━━ Quoted passage
1. A system for trading derivative financial instruments, each of which corresponds to an underlying financial instrument from which it is derived, the underlying instrument being traded on an underlying exchange, the system comprising:
a derivative exchange for receiving orders for the derivative instruments; and
a synthesizing unit for automatically placing corresponding orders for the underlying instruments on the underlying exchange.
2. The system of claim 1, wherein the synthesizing unit is arranged to receive orders for underlying financial instruments from the underlying exchange and to place corresponding orders for the derivative instruments on the derivative exchange.
3. The system of claim 1, wherein the underlying exchange and the derivative exchange are hosted on the same platform.
4. The system of claim 1, wherein the underlying exchange and the derivative exchange are hosted on different platforms.
5. The system of claim 1, wherein the synthesizing unit is for linking the derivative exchange and the underlying exchange.
6. The system of claim 1, wherein the derivative financial instruments comprise Contracts for Difference (CFDs).
7. The system of claim 1, wherein the underlying financial instruments comprise equities.
8. The system of claim 1, wherein the underlying financial instruments comprise commodities.
9. The system of claim 1, wherein the underlying financial instruments comprise bonds.
10. The system of claim 1, wherein the underlying financial instruments comprise foreign exchange instruments.
11. The system of claim 1, wherein the underlying financial instruments comprise financial indices.
12. A system for trading derivative financial instruments, each of which corresponds to an underlying financial instrument from which it is derived, the system comprising:
a derivative exchange for receiving orders for the derivative instruments;
an underlying exchange for receiving orders for the underlying instruments; and
a synthesizing unit linked to the derivative exchange and the underlying exchange, for replicating orders on the derivative exchange onto the underlying exchange and for replicating orders on the underlying exchange onto the derivative exchange.
13. The system of claim 12, wherein the derivative exchange and the underlying exchange are provided on a single exchange.
14. The system of claim 12, wherein the derivative financial instruments are Contracts for Difference (CFDs).
15. The system of claim 12, wherein the orders comprise bid orders.
16. The system of claim 12, wherein the orders comprise offer orders.
17. The system of claim 12, comprising a processing module for executing a trade process, the processing module being arranged to trade an order from a client against an order from the synthesizing unit.
18. The system of claim 17, wherein the processing module is arranged to cancel a replicated order on one of the derivative and underlying exchanges when executing a trade involving two entities from the other of the derivative and underlying exchanges.
19. The system of claim 12, wherein the synthesizing unit is configured to restrict replication of orders and transactions into and from the underlying exchange in the event that an imbalance arises between the derivative exchange and the underlying exchange.
20. The system of claim 19, comprising restricting said replication of orders and transactions to selected types of orders and transactions, said types being selected from limited long, long only, limited short and short only.
21. The system of claim 19, wherein said restriction comprises disengagement of the link between the derivative exchange and the underlying exchange.
22. A system for linking a derivative market and an underlying market, the derivative market for trading derivative financial instruments, and the underlying market for trading underlying financial instruments from which said derivative instruments are derived, the system comprising:
a synthesizing unit for receiving orders from at least one of said derivative and underlying markets and for generating equal and opposite orders on at least the other of said markets to enable members of said at least one of said markets to trade with members on said at least the other of said markets.
━━━━
━━ Data
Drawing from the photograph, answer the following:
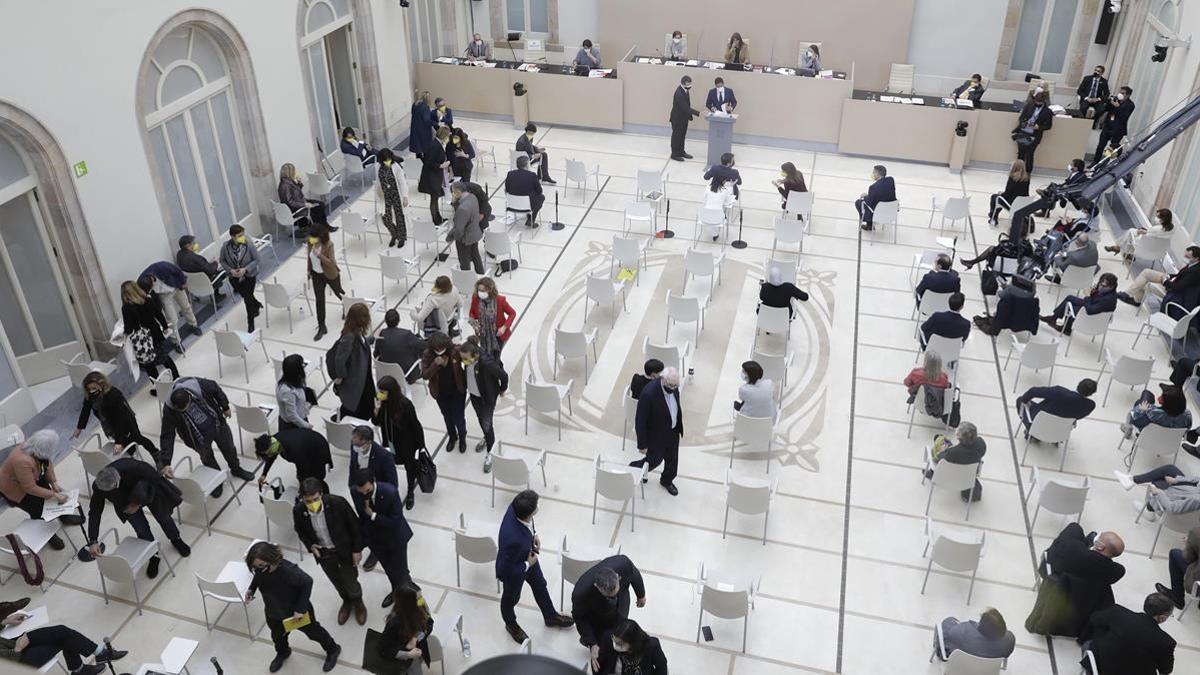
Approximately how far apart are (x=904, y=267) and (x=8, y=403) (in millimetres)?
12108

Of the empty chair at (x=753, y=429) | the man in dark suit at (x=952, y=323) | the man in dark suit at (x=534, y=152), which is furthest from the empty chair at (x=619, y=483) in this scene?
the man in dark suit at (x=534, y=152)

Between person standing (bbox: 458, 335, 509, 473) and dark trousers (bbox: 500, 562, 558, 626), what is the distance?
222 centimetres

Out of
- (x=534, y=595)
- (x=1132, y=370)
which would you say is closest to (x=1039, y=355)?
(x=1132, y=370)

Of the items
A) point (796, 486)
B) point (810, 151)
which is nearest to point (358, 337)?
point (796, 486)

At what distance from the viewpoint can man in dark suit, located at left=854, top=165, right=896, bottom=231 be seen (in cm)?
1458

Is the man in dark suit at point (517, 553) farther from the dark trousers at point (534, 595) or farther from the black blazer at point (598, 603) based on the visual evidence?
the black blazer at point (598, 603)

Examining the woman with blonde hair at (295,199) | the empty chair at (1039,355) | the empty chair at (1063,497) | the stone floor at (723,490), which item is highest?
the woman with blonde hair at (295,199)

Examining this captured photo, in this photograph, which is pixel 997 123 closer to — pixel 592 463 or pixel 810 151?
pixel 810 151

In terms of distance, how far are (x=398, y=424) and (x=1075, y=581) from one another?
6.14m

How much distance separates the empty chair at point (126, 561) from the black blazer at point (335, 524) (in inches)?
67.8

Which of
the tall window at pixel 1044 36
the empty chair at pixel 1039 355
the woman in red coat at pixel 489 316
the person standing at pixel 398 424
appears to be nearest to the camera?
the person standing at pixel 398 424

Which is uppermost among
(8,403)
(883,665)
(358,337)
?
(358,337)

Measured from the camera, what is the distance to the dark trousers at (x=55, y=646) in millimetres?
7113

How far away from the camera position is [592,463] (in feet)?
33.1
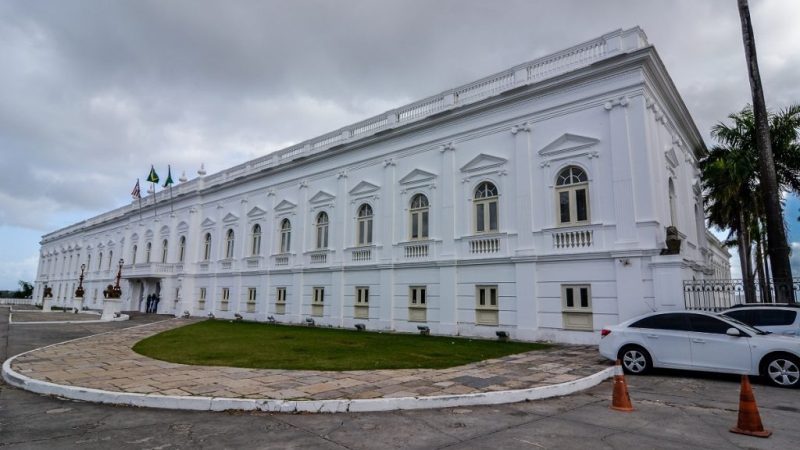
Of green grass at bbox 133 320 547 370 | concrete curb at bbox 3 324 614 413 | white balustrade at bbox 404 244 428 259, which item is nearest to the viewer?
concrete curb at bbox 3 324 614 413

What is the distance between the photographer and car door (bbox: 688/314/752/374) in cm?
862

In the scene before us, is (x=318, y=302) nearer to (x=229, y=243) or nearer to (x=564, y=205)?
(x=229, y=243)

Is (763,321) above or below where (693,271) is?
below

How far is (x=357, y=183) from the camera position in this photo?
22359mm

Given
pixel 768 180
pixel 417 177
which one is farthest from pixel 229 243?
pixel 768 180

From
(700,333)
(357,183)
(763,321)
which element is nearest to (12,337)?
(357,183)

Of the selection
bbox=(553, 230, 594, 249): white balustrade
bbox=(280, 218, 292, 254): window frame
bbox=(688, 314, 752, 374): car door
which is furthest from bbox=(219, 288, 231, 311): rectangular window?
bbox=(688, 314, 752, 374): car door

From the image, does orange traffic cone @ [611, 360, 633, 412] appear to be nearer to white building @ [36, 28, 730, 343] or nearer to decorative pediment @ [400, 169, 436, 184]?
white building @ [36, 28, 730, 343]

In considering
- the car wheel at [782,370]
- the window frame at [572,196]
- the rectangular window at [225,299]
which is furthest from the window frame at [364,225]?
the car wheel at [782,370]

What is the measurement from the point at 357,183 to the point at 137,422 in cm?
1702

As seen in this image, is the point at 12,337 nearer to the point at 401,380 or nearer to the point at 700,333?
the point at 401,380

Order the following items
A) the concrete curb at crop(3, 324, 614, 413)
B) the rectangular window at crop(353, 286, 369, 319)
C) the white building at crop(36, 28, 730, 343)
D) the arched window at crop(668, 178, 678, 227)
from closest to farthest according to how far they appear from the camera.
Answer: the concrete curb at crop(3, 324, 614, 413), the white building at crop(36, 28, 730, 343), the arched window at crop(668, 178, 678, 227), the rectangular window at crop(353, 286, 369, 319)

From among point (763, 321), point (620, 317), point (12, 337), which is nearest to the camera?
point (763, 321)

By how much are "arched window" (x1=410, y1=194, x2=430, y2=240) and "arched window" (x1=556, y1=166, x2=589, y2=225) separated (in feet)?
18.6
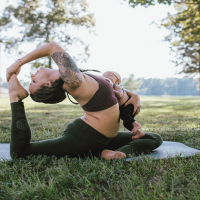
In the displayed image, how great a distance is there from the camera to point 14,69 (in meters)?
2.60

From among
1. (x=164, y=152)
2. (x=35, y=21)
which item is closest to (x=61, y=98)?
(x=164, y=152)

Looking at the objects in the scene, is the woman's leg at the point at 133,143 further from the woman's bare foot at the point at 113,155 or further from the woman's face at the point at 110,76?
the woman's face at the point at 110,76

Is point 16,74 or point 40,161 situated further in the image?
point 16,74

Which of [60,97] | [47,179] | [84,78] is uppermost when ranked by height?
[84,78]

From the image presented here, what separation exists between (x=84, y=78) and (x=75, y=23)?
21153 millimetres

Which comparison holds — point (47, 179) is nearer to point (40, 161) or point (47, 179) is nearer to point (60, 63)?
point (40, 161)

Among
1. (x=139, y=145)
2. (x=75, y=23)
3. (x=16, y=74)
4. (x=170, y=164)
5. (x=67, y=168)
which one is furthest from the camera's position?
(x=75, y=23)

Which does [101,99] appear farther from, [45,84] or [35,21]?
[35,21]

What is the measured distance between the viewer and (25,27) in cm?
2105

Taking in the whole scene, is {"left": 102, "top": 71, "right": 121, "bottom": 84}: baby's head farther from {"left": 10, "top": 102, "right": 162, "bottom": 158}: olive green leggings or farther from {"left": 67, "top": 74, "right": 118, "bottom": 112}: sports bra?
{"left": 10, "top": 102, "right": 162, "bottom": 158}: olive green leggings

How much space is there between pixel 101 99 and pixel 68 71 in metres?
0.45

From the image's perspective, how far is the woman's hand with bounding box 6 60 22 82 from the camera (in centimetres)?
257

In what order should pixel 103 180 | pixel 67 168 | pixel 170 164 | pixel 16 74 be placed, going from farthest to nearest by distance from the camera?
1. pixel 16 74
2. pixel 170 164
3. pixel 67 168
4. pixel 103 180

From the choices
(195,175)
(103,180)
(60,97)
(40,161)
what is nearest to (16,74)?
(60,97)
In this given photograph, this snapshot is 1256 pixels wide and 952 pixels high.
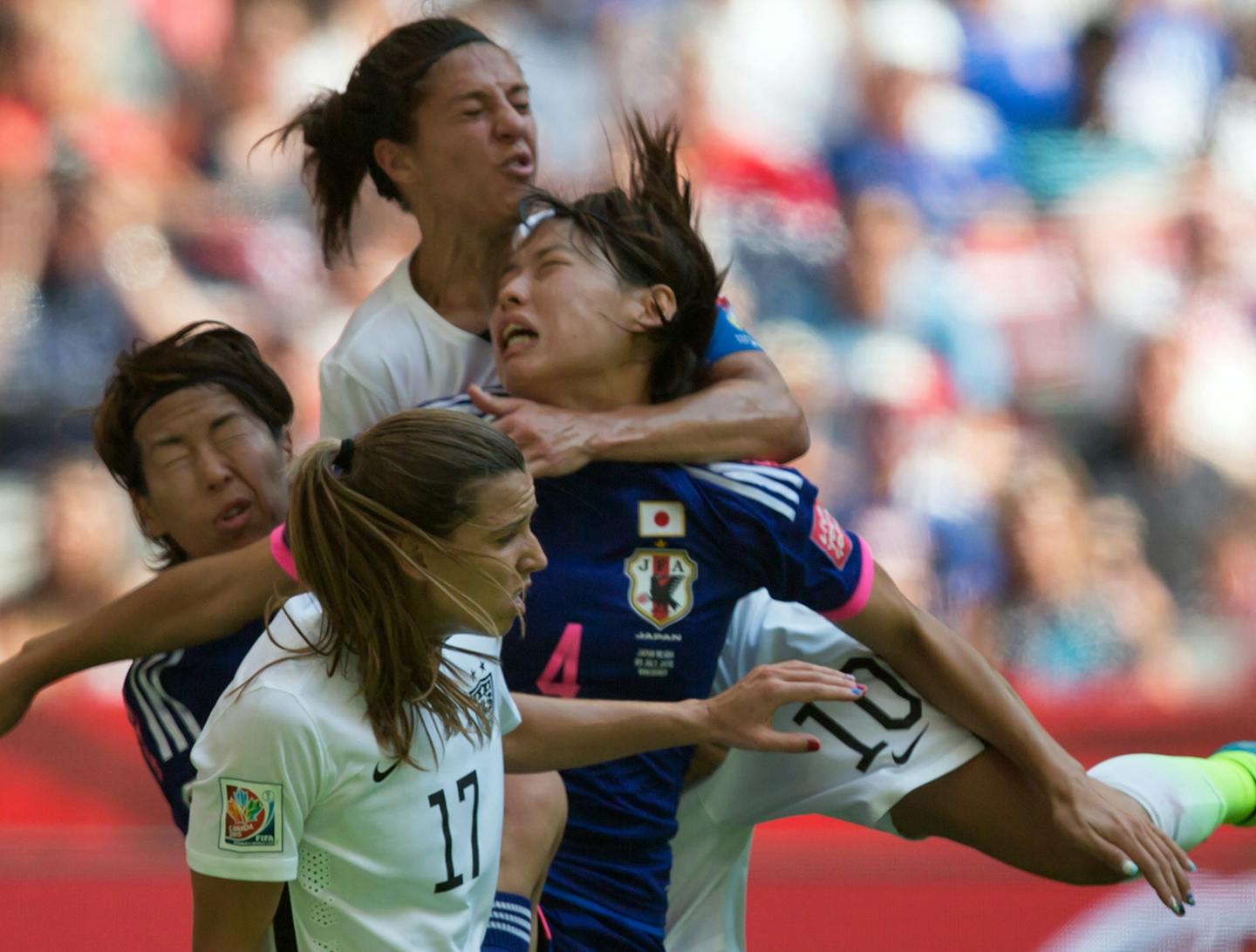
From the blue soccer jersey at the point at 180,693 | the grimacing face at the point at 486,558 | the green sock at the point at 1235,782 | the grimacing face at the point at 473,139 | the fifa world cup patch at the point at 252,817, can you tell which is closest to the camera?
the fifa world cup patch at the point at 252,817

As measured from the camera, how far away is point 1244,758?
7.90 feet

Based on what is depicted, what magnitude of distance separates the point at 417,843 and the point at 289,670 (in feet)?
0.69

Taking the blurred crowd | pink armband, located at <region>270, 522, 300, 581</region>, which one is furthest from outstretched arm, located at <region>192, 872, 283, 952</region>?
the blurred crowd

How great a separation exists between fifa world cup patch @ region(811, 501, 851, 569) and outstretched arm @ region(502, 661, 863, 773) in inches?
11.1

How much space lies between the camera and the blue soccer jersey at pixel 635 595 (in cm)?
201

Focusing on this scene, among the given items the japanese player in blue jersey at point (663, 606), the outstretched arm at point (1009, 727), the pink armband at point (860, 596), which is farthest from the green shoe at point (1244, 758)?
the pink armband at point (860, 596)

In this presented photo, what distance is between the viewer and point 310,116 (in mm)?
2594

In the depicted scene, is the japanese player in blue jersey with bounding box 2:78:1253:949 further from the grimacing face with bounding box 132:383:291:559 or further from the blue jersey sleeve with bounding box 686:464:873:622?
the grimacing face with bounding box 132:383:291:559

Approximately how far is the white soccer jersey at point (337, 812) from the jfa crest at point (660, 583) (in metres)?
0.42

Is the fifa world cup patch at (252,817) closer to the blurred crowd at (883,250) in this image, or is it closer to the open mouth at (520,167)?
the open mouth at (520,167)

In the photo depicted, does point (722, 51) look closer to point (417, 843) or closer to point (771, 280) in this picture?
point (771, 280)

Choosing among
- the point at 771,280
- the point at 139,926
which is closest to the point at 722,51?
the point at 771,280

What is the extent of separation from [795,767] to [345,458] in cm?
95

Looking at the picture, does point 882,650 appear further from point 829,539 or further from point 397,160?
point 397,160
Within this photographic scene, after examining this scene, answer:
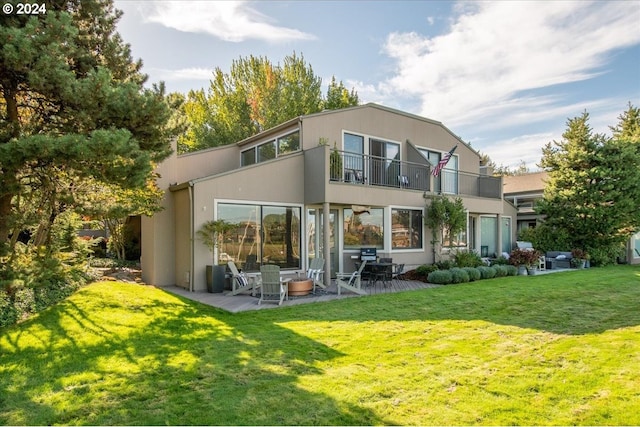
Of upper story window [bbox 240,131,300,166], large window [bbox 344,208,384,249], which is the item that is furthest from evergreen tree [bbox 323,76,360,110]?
━━━━
• Short exercise 1: Copy the part of the patent claims from "5. The system of claim 1, wherein" to "instruments comprise bonds." word for word.
• Short exercise 2: In the patent claims, what four types of orders and transactions can replication be restricted to?
Answer from the patent claims only, not from the items.

• Solution 1:
5. The system of claim 1, wherein the synthesizing unit is for linking the derivative exchange and the underlying exchange.
6. The system of claim 1, wherein the derivative financial instruments comprise Contracts for Difference (CFDs).
7. The system of claim 1, wherein the underlying financial instruments comprise equities.
8. The system of claim 1, wherein the underlying financial instruments comprise commodities.
9. The system of claim 1, wherein the underlying financial instruments comprise bonds.

• Solution 2: Limited long, long only, limited short and short only.